** Given text **
####

One of the biggest problems when recording a voice is that of 'plosives' -- the 'P's and 'B's which create a distinct blast of air, often causing the microphone diaphragm to bounce off its end-stops! You can feel the strength of the wind blast by placing your hand in front of your mouth and saying a few P's and B's. Although you will probably not be able to feel the blast on your hand more than a few inches away from your mouth, there is often enough energy to upset a microphone up to a foot or so away. Fortunately, these plosive blasts are remarkably directional, and tend to occupy a relatively narrow 'corridor' extending directly forward and usually slightly downward from the mouth.
NOSE: Few people associate the nose with talking or singing, but you only have to suffer a heavy cold to realise how important its contribution is. Very little actual sound is generated, but there is a surprising amount of 'wind' -- not from speaking, but from breathing, and from some characteristic mannerisms, such as a 'humph' reaction to a comment, or a 'snorting' laugh. These actions generate wind blasts which are very similar to plosives, but are generally directed straight down and are only likely to cause problems if the microphone is very close to the mouth, or is mounted on the chest (a personal microphone on a tie-clip, for example).

####

** Recorded data **
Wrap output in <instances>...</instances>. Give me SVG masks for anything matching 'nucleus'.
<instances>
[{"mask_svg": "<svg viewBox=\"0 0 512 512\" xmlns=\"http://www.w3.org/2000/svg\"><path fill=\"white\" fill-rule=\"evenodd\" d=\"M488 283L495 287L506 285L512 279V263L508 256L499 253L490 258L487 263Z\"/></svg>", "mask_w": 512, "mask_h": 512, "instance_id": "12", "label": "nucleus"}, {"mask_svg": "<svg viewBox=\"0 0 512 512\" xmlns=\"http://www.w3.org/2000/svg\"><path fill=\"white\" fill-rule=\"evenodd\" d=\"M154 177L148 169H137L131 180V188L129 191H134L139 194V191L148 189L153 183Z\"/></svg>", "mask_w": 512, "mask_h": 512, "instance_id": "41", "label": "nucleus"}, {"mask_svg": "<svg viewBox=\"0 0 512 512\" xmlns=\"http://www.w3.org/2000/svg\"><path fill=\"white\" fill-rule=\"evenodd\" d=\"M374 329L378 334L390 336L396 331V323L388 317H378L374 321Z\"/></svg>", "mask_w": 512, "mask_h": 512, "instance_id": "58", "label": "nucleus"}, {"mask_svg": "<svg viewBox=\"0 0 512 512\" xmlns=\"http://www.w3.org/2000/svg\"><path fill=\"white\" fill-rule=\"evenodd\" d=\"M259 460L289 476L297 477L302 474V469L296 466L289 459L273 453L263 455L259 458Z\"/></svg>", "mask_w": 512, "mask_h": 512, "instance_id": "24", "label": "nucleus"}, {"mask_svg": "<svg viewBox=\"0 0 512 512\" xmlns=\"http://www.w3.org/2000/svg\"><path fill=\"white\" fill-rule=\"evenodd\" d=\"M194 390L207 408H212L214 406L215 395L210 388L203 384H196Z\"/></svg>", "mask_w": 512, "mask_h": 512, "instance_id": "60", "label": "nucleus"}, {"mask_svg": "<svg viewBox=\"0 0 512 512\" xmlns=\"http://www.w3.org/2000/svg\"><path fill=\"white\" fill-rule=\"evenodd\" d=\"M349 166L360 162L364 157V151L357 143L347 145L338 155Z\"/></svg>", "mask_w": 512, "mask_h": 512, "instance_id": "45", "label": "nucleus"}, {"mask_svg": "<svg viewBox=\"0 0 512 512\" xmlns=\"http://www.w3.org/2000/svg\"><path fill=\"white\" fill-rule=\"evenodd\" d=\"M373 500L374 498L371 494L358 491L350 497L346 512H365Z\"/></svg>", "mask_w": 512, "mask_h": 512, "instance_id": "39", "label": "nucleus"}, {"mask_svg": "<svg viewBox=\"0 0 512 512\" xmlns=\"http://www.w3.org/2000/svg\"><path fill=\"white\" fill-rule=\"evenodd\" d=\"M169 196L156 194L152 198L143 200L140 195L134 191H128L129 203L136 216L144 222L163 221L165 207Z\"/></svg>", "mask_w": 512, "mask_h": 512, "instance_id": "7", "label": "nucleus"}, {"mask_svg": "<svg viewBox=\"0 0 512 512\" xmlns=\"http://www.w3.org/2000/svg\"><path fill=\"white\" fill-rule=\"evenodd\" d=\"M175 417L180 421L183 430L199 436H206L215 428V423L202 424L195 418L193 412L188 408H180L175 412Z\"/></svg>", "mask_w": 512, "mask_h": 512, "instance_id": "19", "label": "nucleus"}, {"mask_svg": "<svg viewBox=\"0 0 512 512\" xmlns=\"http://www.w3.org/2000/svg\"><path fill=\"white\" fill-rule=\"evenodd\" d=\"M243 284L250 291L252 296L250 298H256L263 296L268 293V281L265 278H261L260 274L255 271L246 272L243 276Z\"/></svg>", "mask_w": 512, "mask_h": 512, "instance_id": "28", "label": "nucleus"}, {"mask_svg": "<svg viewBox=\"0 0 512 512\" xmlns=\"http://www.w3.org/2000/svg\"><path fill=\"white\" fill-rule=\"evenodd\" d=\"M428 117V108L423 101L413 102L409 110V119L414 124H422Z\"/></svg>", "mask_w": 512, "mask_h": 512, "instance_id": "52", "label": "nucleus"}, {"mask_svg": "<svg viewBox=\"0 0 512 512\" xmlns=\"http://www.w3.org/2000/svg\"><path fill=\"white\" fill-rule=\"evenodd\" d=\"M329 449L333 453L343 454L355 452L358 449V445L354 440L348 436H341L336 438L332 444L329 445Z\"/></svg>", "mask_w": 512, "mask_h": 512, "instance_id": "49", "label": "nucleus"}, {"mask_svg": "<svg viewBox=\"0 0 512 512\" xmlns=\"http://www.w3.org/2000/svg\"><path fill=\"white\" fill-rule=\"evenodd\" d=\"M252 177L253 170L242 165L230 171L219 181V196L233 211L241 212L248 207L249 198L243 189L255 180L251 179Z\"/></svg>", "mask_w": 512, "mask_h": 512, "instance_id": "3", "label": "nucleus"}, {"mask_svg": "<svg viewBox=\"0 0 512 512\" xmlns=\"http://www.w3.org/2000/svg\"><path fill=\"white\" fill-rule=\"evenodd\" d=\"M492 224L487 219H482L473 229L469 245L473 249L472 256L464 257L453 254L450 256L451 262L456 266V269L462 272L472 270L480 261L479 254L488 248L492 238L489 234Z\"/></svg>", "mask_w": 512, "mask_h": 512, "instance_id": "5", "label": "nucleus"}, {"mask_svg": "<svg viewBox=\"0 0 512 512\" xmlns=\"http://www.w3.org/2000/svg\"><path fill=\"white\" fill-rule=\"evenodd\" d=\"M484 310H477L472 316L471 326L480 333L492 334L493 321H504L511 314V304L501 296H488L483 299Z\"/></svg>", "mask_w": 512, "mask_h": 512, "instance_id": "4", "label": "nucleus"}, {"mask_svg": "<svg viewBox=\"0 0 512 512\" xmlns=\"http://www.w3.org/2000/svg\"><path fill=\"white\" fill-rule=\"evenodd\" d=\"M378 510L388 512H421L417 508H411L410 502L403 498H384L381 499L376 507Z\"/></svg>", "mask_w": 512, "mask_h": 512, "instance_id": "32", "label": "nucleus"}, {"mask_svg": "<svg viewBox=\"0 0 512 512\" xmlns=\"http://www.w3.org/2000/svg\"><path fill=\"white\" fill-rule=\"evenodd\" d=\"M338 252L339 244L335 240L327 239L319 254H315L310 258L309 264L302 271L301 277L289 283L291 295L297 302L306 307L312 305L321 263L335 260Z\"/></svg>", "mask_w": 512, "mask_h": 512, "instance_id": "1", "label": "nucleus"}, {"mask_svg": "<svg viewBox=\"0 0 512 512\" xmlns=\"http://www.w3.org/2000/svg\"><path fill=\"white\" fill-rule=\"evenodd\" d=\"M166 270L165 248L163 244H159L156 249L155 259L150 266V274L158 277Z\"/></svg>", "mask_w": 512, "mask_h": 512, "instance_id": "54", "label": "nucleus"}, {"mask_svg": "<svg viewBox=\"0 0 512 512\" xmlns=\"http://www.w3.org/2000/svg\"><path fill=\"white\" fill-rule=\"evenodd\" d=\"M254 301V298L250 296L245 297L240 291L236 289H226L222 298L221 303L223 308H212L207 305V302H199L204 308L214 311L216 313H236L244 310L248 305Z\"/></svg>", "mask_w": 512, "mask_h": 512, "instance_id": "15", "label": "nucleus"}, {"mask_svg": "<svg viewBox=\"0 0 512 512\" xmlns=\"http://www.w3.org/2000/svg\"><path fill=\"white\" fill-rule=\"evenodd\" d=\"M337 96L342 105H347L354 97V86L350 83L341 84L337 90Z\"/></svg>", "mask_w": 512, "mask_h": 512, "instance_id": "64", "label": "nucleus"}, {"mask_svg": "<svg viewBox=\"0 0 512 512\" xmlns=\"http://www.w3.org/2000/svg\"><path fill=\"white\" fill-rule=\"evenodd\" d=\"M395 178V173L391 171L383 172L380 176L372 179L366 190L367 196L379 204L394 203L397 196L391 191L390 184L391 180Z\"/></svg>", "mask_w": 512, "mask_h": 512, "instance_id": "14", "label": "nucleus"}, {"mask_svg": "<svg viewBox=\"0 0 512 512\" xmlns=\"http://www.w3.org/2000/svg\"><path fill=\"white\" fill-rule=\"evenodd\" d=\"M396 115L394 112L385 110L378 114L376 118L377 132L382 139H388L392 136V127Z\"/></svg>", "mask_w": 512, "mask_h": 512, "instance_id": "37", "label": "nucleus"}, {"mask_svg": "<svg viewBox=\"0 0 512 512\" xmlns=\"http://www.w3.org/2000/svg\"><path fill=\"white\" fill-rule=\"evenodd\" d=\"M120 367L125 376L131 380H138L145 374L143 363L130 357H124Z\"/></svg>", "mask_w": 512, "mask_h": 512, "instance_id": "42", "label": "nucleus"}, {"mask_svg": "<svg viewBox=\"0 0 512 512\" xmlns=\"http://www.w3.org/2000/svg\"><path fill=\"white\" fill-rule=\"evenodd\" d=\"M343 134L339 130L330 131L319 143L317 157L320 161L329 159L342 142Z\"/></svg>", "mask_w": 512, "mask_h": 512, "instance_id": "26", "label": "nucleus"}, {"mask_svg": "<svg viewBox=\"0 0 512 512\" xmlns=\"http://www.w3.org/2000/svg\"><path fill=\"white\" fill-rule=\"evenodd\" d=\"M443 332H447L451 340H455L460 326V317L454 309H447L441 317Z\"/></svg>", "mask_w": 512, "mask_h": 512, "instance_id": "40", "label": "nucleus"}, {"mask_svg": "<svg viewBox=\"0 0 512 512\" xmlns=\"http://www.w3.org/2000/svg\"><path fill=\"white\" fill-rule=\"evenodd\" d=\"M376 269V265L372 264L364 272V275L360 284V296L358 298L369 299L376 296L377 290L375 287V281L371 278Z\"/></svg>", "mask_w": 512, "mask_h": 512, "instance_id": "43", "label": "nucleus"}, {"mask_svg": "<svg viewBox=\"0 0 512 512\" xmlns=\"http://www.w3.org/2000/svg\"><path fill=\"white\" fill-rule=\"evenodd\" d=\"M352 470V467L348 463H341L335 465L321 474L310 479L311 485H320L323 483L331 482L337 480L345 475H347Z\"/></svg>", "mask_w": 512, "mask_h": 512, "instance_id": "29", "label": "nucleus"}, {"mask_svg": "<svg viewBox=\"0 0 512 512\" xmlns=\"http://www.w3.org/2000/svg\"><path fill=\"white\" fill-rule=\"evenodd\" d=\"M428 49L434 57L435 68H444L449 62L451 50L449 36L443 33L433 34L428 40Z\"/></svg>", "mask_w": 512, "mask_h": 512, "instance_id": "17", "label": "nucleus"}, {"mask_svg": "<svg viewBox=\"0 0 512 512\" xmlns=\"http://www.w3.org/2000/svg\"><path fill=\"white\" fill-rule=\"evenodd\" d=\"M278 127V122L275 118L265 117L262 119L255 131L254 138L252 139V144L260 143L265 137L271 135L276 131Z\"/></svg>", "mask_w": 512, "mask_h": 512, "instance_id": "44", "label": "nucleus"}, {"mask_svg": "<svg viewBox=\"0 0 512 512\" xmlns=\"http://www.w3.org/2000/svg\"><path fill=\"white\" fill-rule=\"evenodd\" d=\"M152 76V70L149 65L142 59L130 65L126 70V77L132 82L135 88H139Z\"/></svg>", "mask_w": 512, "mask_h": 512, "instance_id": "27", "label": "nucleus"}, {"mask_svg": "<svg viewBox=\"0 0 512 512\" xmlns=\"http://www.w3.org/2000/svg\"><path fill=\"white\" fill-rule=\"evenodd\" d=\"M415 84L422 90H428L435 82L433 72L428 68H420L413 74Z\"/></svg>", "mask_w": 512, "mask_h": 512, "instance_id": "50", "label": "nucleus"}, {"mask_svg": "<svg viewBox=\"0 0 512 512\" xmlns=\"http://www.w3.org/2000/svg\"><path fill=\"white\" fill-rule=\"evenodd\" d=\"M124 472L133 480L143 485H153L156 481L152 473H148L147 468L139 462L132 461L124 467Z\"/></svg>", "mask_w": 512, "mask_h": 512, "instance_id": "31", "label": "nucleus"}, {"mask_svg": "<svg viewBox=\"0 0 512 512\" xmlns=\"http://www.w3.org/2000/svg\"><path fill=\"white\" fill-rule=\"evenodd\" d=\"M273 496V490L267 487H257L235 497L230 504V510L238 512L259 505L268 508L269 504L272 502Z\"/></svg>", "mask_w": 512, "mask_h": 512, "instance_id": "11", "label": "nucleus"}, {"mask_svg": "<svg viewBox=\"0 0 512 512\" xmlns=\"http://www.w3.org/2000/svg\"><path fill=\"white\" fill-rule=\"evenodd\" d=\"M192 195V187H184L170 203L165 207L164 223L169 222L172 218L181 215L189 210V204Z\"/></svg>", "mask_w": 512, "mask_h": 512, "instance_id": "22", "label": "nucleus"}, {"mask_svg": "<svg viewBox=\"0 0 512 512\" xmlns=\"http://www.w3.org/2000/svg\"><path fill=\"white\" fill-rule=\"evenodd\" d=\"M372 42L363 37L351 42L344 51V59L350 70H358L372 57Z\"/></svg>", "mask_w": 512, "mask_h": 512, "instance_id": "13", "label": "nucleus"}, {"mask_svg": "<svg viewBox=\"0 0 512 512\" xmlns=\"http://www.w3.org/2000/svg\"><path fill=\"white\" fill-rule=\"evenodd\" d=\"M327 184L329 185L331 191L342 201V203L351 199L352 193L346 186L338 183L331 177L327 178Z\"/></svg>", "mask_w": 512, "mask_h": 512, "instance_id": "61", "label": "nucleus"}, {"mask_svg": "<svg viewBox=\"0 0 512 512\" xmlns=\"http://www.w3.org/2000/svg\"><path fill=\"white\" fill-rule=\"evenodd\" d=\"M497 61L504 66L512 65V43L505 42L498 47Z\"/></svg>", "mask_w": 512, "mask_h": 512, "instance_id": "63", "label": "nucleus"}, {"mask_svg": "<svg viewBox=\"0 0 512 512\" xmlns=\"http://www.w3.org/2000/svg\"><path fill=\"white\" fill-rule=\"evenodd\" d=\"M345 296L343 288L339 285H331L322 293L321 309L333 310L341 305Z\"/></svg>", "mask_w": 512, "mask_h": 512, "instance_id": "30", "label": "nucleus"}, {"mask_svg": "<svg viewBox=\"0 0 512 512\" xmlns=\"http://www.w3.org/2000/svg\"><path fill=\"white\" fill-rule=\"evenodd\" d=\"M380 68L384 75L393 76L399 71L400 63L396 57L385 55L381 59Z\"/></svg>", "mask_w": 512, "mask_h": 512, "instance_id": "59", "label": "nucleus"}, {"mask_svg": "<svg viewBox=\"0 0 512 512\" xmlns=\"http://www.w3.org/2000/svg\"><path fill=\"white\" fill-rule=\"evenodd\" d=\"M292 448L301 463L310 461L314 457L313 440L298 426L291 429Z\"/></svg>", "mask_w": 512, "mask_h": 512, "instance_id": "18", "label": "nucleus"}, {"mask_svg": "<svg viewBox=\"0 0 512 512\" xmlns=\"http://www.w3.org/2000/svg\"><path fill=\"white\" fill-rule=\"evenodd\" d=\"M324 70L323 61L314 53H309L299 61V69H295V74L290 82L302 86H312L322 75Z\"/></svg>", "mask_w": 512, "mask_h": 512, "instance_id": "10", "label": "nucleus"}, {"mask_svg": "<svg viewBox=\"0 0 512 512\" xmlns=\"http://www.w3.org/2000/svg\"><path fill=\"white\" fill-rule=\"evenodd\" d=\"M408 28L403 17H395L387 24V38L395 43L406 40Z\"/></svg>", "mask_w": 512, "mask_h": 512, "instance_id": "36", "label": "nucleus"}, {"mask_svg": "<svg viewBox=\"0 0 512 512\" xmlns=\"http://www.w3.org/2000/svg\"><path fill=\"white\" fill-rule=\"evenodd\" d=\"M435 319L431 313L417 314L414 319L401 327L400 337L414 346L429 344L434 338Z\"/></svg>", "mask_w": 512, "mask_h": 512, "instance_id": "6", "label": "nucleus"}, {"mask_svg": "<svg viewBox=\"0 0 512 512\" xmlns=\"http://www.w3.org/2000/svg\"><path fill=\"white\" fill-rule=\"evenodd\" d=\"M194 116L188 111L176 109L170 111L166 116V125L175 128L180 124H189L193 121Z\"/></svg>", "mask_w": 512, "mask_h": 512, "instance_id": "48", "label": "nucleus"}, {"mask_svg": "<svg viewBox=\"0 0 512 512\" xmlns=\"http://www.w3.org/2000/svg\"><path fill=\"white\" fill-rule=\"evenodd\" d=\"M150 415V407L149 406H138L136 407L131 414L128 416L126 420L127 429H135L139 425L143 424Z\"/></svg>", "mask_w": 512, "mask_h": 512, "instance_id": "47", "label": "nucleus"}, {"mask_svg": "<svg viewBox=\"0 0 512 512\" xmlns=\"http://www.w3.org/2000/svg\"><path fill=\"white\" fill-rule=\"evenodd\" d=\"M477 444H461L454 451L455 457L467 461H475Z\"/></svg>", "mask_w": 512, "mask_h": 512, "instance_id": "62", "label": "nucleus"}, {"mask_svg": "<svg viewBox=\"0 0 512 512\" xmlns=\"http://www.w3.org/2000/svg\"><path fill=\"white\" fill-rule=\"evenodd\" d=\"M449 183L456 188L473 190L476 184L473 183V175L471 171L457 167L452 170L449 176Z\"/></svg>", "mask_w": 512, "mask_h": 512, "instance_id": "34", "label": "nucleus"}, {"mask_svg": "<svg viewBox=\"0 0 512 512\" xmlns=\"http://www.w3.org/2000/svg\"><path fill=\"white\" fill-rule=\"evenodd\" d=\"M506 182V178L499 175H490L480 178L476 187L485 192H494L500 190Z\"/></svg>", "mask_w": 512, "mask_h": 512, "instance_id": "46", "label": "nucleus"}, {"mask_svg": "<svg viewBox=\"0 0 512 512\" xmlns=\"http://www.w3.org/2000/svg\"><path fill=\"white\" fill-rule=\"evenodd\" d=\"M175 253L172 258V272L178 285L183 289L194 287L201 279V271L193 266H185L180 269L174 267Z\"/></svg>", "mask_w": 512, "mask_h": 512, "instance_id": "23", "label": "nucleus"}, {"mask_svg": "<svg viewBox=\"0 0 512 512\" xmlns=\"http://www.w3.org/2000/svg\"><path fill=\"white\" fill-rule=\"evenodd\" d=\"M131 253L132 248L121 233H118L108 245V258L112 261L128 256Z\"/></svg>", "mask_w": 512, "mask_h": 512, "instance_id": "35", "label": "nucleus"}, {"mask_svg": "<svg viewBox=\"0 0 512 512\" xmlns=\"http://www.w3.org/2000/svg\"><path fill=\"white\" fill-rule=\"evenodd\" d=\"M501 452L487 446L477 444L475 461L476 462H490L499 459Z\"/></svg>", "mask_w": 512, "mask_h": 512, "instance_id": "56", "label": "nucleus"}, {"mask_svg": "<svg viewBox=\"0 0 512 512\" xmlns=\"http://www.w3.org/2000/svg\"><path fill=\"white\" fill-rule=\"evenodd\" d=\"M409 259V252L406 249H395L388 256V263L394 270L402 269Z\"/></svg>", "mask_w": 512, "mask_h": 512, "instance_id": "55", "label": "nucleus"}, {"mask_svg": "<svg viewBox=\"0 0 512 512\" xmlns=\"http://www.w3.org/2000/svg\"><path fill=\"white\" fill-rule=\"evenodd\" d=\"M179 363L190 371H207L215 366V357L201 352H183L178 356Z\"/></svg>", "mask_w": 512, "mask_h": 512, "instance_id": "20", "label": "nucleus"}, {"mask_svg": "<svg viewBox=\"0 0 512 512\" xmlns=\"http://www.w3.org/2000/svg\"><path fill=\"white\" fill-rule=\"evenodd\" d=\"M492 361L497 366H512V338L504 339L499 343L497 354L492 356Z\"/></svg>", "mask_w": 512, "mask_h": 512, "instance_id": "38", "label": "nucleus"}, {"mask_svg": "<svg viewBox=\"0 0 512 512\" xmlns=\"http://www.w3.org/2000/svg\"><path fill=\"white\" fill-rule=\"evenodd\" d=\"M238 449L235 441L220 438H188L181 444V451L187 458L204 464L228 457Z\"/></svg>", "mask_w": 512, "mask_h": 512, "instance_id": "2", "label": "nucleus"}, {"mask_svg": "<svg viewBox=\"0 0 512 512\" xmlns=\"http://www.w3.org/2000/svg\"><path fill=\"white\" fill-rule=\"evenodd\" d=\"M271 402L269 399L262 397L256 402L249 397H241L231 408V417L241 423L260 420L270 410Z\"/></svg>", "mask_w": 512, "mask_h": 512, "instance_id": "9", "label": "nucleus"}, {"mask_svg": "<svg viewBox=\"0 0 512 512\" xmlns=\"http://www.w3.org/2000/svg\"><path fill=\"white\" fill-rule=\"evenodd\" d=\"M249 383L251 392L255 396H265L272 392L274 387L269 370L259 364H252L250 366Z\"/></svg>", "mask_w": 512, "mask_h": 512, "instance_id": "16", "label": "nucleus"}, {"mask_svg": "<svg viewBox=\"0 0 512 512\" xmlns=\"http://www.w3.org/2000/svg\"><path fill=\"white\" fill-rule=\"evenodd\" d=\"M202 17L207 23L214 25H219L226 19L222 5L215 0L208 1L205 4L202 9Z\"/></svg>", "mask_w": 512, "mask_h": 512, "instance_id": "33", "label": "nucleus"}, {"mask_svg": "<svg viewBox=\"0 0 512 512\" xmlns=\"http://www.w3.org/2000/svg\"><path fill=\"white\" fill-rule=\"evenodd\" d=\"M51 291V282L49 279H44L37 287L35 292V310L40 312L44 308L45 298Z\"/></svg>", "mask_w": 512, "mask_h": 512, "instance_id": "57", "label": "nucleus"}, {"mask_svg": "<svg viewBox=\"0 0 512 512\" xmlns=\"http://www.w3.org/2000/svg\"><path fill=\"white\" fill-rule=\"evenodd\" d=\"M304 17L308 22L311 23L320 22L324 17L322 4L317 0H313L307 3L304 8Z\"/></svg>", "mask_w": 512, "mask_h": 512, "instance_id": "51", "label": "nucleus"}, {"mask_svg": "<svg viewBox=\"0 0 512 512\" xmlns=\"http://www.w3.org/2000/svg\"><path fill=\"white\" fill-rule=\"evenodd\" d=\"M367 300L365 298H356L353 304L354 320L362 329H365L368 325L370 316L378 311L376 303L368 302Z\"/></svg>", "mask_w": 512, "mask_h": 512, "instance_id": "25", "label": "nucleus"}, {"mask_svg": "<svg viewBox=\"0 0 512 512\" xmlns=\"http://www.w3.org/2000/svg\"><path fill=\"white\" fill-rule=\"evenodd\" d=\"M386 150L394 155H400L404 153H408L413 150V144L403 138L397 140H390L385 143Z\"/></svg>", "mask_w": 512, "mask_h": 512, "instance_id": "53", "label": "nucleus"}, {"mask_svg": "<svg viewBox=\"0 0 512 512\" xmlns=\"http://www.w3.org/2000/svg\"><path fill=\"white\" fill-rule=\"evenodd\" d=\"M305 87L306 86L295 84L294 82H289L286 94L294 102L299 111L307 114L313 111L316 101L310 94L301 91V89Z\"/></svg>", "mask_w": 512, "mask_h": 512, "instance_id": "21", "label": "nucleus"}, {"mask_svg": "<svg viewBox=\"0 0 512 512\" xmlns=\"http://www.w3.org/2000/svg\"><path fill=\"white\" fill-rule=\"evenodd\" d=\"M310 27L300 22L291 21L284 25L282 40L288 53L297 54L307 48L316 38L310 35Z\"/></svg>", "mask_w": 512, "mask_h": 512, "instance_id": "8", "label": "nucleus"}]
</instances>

####

** Requirements **
A. In the passage on voice recording, duplicate the wording from "One of the biggest" to "from the mouth.".
B. According to the passage on voice recording, in what direction are the wind blasts from the nose generally directed?
Rely only on the passage on voice recording.

** Answers in order **
A.
One of the biggest problems when recording a voice is that of 'plosives' -- the 'P's and 'B's which create a distinct blast of air, often causing the microphone diaphragm to bounce off its end-stops! You can feel the strength of the wind blast by placing your hand in front of your mouth and saying a few P's and B's. Although you will probably not be able to feel the blast on your hand more than a few inches away from your mouth, there is often enough energy to upset a microphone up to a foot or so away. Fortunately, these plosive blasts are remarkably directional, and tend to occupy a relatively narrow 'corridor' extending directly forward and usually slightly downward from the mouth.

B. Straight down.